• I'm sorry.

    When's the last time you heard those two words?

    When's the last time you said those two words?

    For anything? To anyone?

    I ask because there's a really great piece by Del Jones in USA Today on why a simple "sorry" is so hard to come by these days. Particularly among financial chief executives who fear using the word, opens them to a whole lot of lawsuits because they uttered that word.

    After all, "sorry" means, "I goofed," which is why so many say everything but.

    When Lehman Brothers CEO Richard Fuld appeared before Congress recently, he said everything but he was sorry. Said he took full responsibility for his decisions, felt really horrible about what happened, but apparently not so horrible that he felt the need to apologize, to simply say, "I'm sorry."

    Del Jones points out there was a time when politicians were apologizing for everything: Bill Clinton for abuses to Indian tribes more than two centuries earlier; Scores of congressmen for personal lapses two or three weekends earlier.

Required actions:
**A.** In the text about apologies, which chief executive appeared before Congress without saying he was sorry?
**B.** How many lines of the entries contain the word "dark"? Reply with the number only.
The entries that follow have no connection to the text about apologies.

Provided entries:
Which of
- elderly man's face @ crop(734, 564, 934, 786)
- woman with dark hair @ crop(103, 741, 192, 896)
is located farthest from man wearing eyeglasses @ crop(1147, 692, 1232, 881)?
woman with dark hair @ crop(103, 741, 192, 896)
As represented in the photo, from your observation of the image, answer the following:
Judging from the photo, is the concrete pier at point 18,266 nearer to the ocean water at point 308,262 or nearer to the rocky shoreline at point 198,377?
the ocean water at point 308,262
--
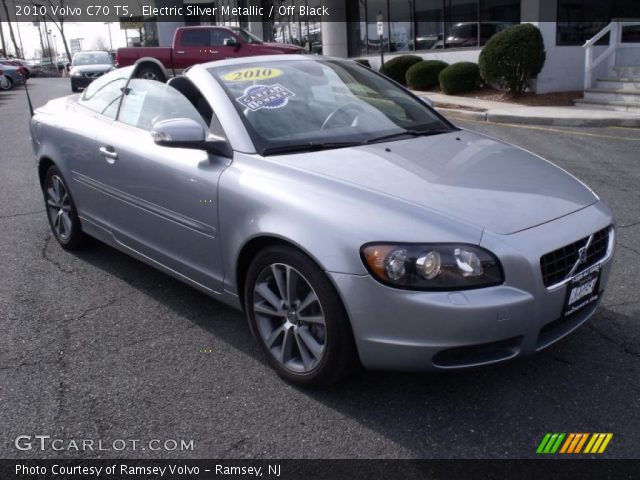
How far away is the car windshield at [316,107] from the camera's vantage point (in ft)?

Results:
**A.** Lehman Brothers CEO Richard Fuld.

**B.** 2